What goes in the manager contract?+
Five sections on one page: what I own, what good looks like at day 90 as falsifiable bullets, how we decide, escalation norms, and the answer to the silent worries question. You write the draft, your manager edits it in a 45-minute week-one conversation, and you review it together at day 45.
What is the silent worries question?+
Asked exactly: 'What are you worried about, with this role or this team, that you haven't said out loud yet?' Then silence. The answer routinely surfaces the real job: the stakeholder who burned the last PM, the metric the team stopped believing, the deadline that never made the job description.
What is decision archaeology?+
Reconstructing how the last 8 to 12 significant product decisions actually got made, from merged PRs, launch posts, killed projects, escalations, and pricing changes. Five questions per decision: who raised it, where it was debated, who really decided, what evidence was in the room, and whether it stuck. The worksheet includes an agent prompt that automates most of the digging.

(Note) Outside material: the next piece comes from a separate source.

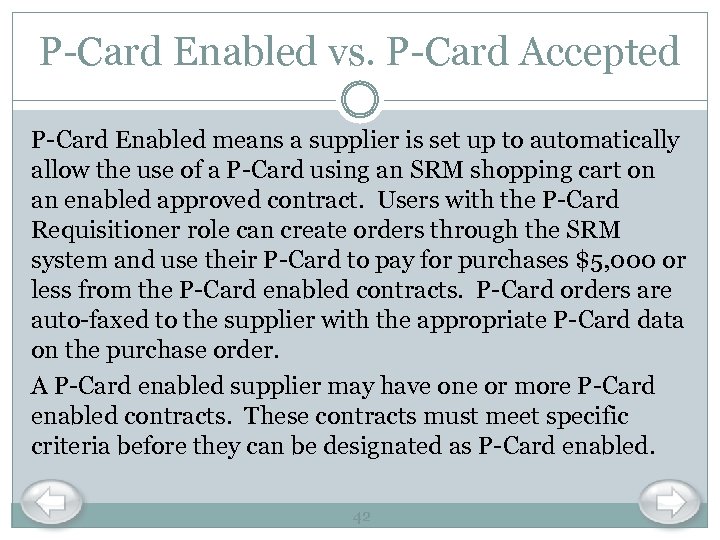 P-Card Enabled vs. P-Card Accepted

P-Card Enabled means a supplier is set up to automatically allow the use of a P-Card using an SRM shopping cart on an enabled approved contract. Users with the P-Card Requisitioner role can create orders through the SRM system and use their P-Card to pay for purchases $5,000 or less from the P-Card enabled contracts. P-Card orders are auto-faxed to the supplier with the appropriate P-Card data on the purchase order.

A P-Card enabled supplier may have one or more P-Card enabled contracts. These contracts must meet specific criteria before they can be designated as P-Card enabled.

42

What is the difference between a bet one-pager and a roadmap item?+
A bet has a causal claim, evidence from at least two source types, a measure with a baseline and a date, and a written 'what would change my mind.' A roadmap item has a name and a quarter. The one-pager forces the first four, which is why it earns trust that a roadmap line never does.
What goes in the day-90 note?+
Half a page, five sections: found, shipped, bet, killed, measure me on. Each one to three sentences with numbers attached. It closes the manager contract from week one and becomes the artifact people forward when someone asks how the new PM is doing.